L'élue cite le chef du service de médecine nucléaire du CHU : il faudrait que les médecins puissent prescrire plus facilement des diagnostics par TEP-Scan, car ces examens, certes extrêmement coûteux, permettent de tout voir en une seule fois. Or, rappelle Maïa Césari, sur cette technique d’imagerie d’avant-garde, La Réunion est à la pointe. "Ça permettrait de désengorger et de répondre aux besoins de diagnostics précoces".

Utiliser les moyens existants à meilleur escient

Du côté de l’Assurance Maladie, il existe aussi des pistes. On déplore par exemple le manque de développement à La Réunion de centres de santé dédiés au dépistage. Ailleurs en France, ils ont montré une belle efficacité.

En réclamant une certaine discrétion, des médecins-conseils, garants de l’utilisation discernée des cotisations de tout-un-chacun, alertent par ailleurs sur l’utilisation des examens complémentaires.

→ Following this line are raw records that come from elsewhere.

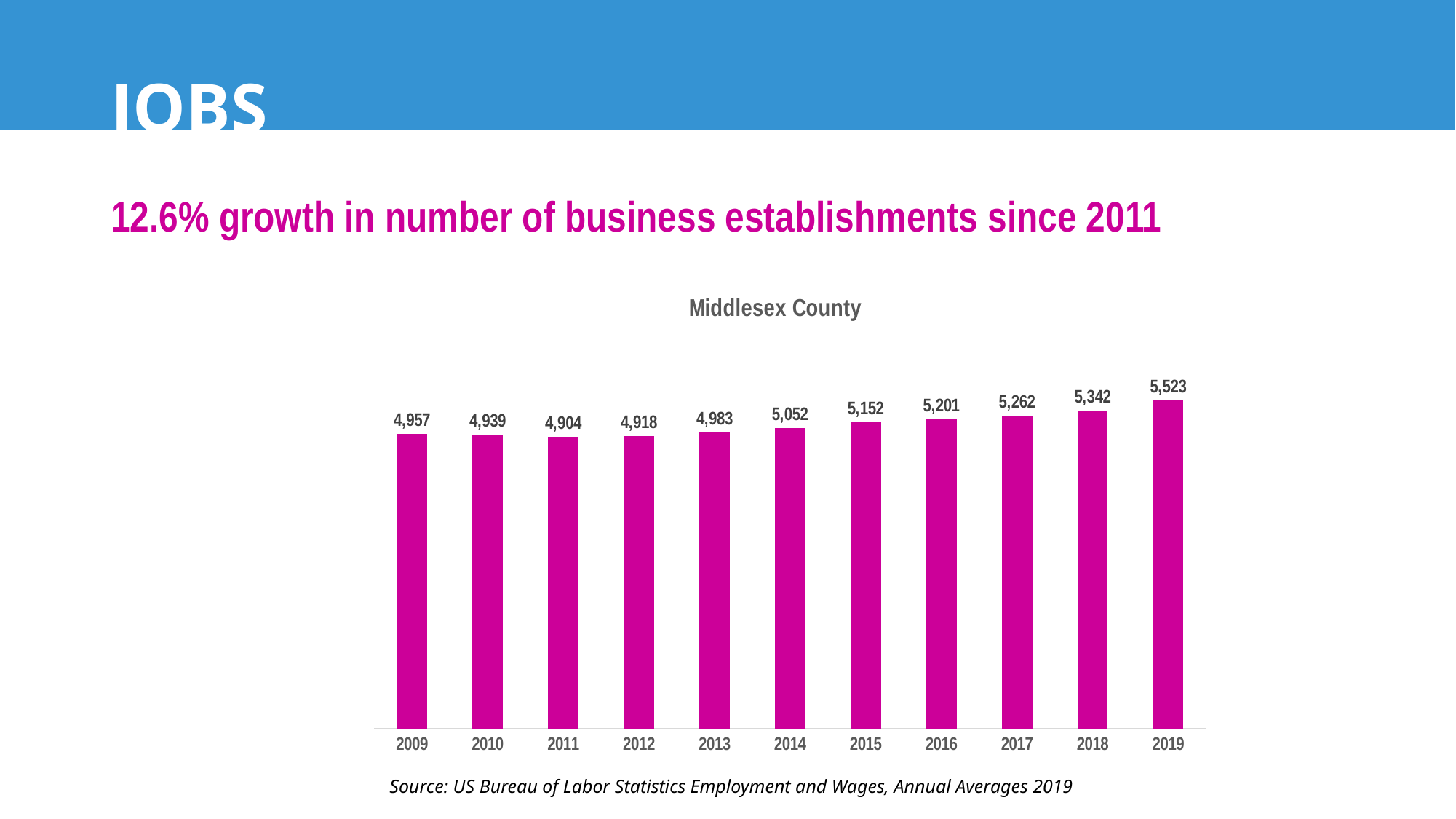
Which is larger in the Middlesex County chart, the value for 2009 or the value for 2012? 2009 Do the values in the Middlesex County chart rise or fall from 2013 to 2019? Rise What is the difference between the values for 2019 and 2011 in the Middlesex County chart? 619 Which year has the lowest value in the Middlesex County chart? 2011 What is the title of the chart on the slide? Middlesex County What is the value for 2019 in the Middlesex County chart? 5,523 Which year has the highest value in the Middlesex County chart? 2019 What kind of chart is the Middlesex County chart? Bar chart How many years are shown on the x axis of the Middlesex County chart? 11 What is the difference between the values for 2018 and 2017 in the Middlesex County chart? 80 What is the value for 2014 in the Middlesex County chart? 5,052 What is the value for 2011 in the Middlesex County chart? 4,904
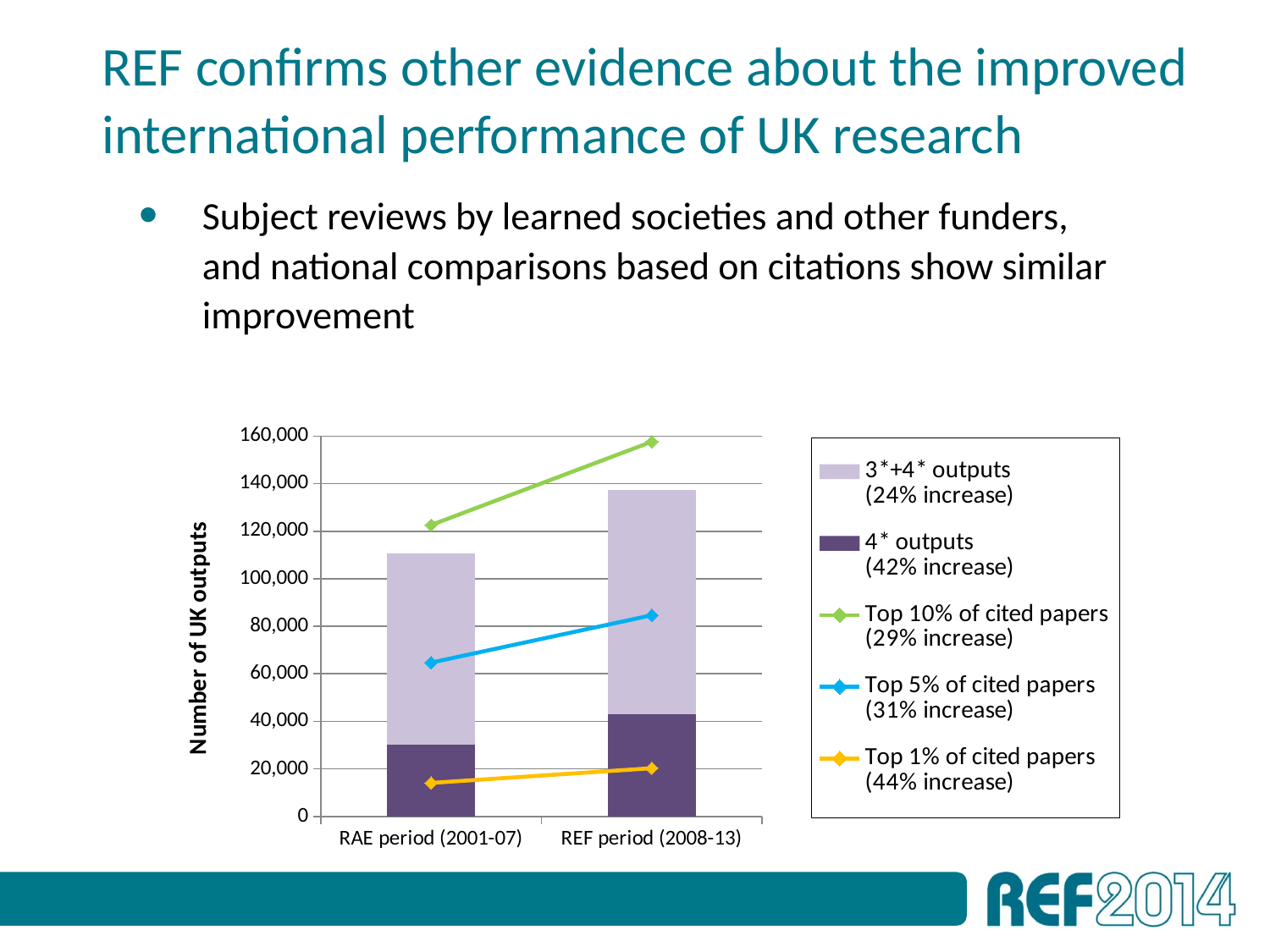
Does the Top 10% of cited papers line rise or fall from the RAE period to the REF period? Rise Is the value for Top 5% of cited papers in the RAE period (2001-07) greater or less than 80,000? less How many categories are shown on the x axis of the chart? 2 What kind of chart is shown on the slide? Combined stacked bar and line chart How many series does the chart's legend list? 5 In the REF period (2008-13), which is larger: Top 10% of cited papers or Top 5% of cited papers? Top 10% of cited papers What is the title of the chart's vertical axis? Number of UK outputs According to the legend, what percentage increase is given for 4* outputs? 42% increase Is the value for Top 10% of cited papers in the REF period (2008-13) greater or less than 140,000? greater Is the 4* outputs value in the RAE period (2001-07) greater or less than 20,000? greater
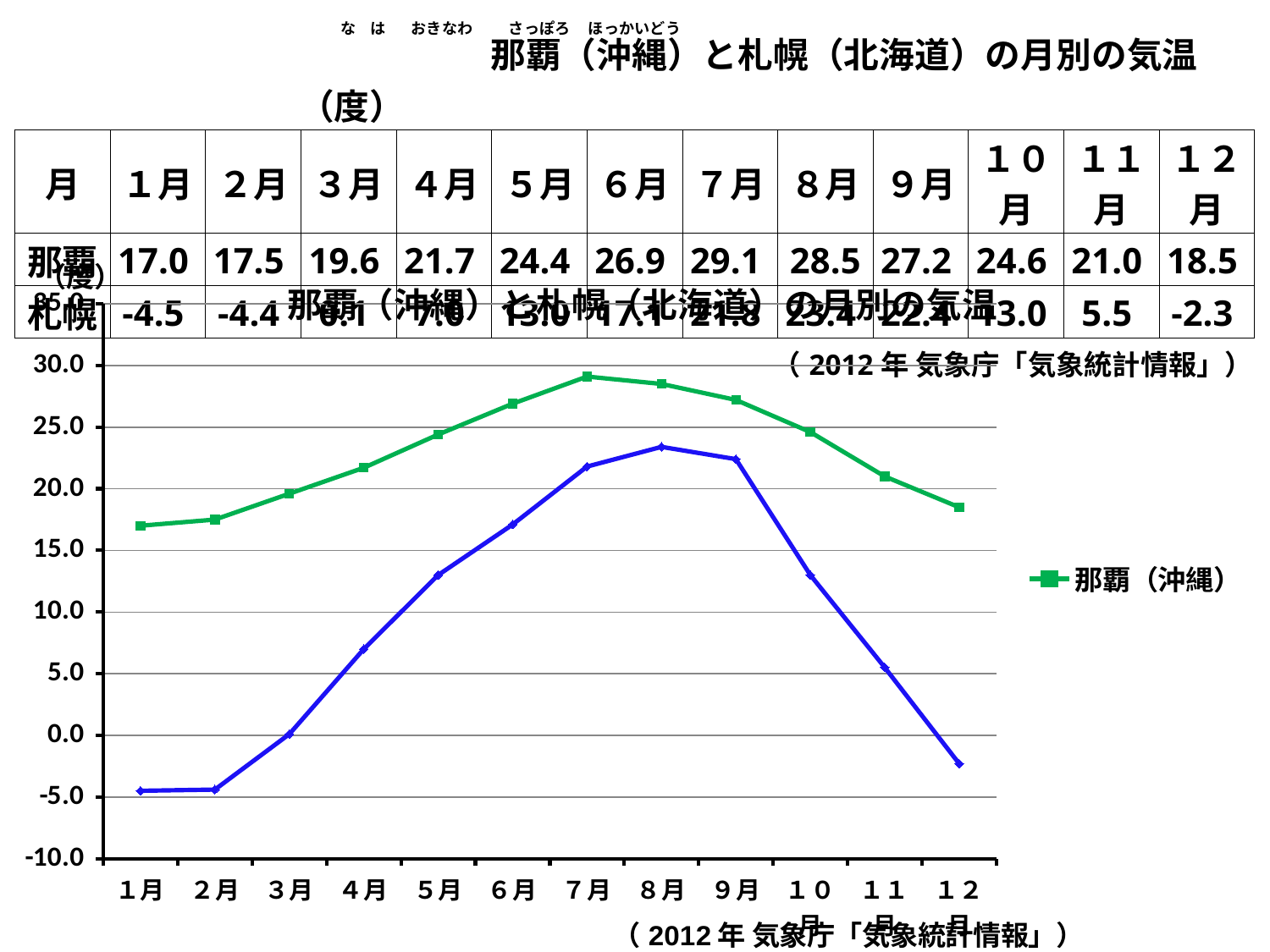
Which is higher in 8月, the temperature for 那覇（沖縄） or for 札幌? 那覇（沖縄） In which month is the temperature for 那覇（沖縄） highest? 7月 What kind of chart is shown on the slide? line chart What is the temperature for 札幌 in 1月? -4.5 What is the temperature for 札幌 in 12月? -2.3 Does the 那覇（沖縄） line rise or fall from 1月 to 7月? rise How many months are plotted along the x axis of the chart? 12 In which month is the temperature for 那覇（沖縄） lowest? 1月 Is the value for 札幌 in 7月 greater or less than 20.0? greater What is the difference between the 那覇（沖縄） temperature in 7月 and in 1月? 12.1 What is the temperature for 那覇（沖縄） in 7月? 29.1 What is the difference between the 札幌 temperature in 11月 and in 12月? 7.8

Certains praticiens de ville, pour ne laisser aucune place au doute en prescriraient beaucoup. "Cela contribue peut-être un peu à une impression de gratuité qui, évidemment, conduit à des embouteillages dans les cabinets", estiment certains personnels médicaux. 


Difficilement quantifiable aussi, mais réelle selon ces mêmes médecins-conseils, la pratique qui consiste à faire parfois plus de clichés que nécessaires. "Cela fait des actes supplémentaires qui aident sans doute à mieux amortir les machines. C’est difficile à défendre moralement et c’est surtout aussi du temps perdu. Un temps pendant lequel les autres patients sont en salle d’attente."